Games Trocam Meninas Indefesas Em Jogos De Mulheres Fortes

Games trocam meninas indefesas em jogos de mulheres fortes – 30/06/2024 – Ilustrada

Celebridades Cultura

Representação clássica do estereótipo da donzela em apuros nos games, a princesa Zelda protagonizará pela primeira vez sua própria proeza no jogo “The Legend of Zelda: Echoes of Wisdom”, anunciado pela Nintendo na última terça-feira (18).

Além de marcar uma quebra de paradigma para a franquia, a transformação da personagem indefesa em heroína acompanha um movimento largo na indústria de games, que vem diminuindo a predominância de reproduções hiperssexualizadas de mulheres —símbolo desse meio nos anos 1990 e 2000— para colocá-las porquê protagonistas de suas próprias histórias.

No Summer Game Fest, evento realizado no início de junho em Los Angeles em que foram apresentados os próximos lançamentos da indústria de games, proliferaram títulos de grande orçamento protagonizados por heroínas de ação —um tanto que só era frequente entre desenvolvedores independentes, mais propensos a malparar em suas produções.

Os dois principais lançamentos da gigante francesa Ubisoft, por exemplo, tem protagonistas femininas.

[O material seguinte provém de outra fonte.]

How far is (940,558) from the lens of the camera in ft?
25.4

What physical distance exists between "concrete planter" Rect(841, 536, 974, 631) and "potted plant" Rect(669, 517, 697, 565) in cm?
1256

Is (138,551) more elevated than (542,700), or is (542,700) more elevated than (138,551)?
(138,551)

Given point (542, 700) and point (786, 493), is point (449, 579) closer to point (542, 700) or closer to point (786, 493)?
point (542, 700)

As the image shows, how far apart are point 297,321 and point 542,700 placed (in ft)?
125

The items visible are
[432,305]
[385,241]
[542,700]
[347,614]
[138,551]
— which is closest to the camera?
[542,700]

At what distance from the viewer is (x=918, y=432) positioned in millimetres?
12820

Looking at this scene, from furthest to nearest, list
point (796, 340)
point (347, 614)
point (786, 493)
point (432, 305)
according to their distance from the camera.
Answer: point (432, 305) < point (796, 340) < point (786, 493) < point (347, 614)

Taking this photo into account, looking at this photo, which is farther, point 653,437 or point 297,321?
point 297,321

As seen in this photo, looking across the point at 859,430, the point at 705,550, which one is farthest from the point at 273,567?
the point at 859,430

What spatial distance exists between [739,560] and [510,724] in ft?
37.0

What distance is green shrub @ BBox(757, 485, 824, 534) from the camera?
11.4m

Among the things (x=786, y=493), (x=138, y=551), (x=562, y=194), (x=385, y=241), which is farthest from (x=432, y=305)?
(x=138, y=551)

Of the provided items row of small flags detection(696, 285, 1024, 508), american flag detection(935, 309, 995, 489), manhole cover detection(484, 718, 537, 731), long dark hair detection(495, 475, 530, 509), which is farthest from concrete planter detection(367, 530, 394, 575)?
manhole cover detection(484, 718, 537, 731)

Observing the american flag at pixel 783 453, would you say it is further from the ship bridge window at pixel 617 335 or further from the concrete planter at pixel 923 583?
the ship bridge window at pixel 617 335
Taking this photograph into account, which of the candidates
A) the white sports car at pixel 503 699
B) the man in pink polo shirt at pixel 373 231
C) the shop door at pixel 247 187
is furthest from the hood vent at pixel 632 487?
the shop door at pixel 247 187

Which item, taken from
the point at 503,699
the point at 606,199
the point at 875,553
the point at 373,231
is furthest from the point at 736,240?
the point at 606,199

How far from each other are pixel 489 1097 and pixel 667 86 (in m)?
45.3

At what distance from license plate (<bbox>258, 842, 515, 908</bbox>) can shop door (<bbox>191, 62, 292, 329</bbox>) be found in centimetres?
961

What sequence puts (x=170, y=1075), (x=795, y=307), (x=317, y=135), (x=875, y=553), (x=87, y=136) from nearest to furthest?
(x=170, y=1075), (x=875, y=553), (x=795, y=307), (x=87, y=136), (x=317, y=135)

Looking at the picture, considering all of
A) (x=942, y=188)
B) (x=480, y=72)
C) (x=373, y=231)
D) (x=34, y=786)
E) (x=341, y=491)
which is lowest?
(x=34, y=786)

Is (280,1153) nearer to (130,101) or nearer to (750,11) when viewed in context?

Os jogadores de “Assassin’s Creed Shadows” controlarão a ninja Naoe no esperado capítulo inspirado no Japão feudal da série de jogos de RPG de ação.

Já “Star Wars Outlaws”, jogo de ação em mundo sincero que se passa entre os acontecimentos dos filmes “O Predomínio Contra-Ataca” e “O Retorno de Jedi”, é protagonizado por Kay Vess, uma contrabandista que procura crescer no submundo da Orla Exterior.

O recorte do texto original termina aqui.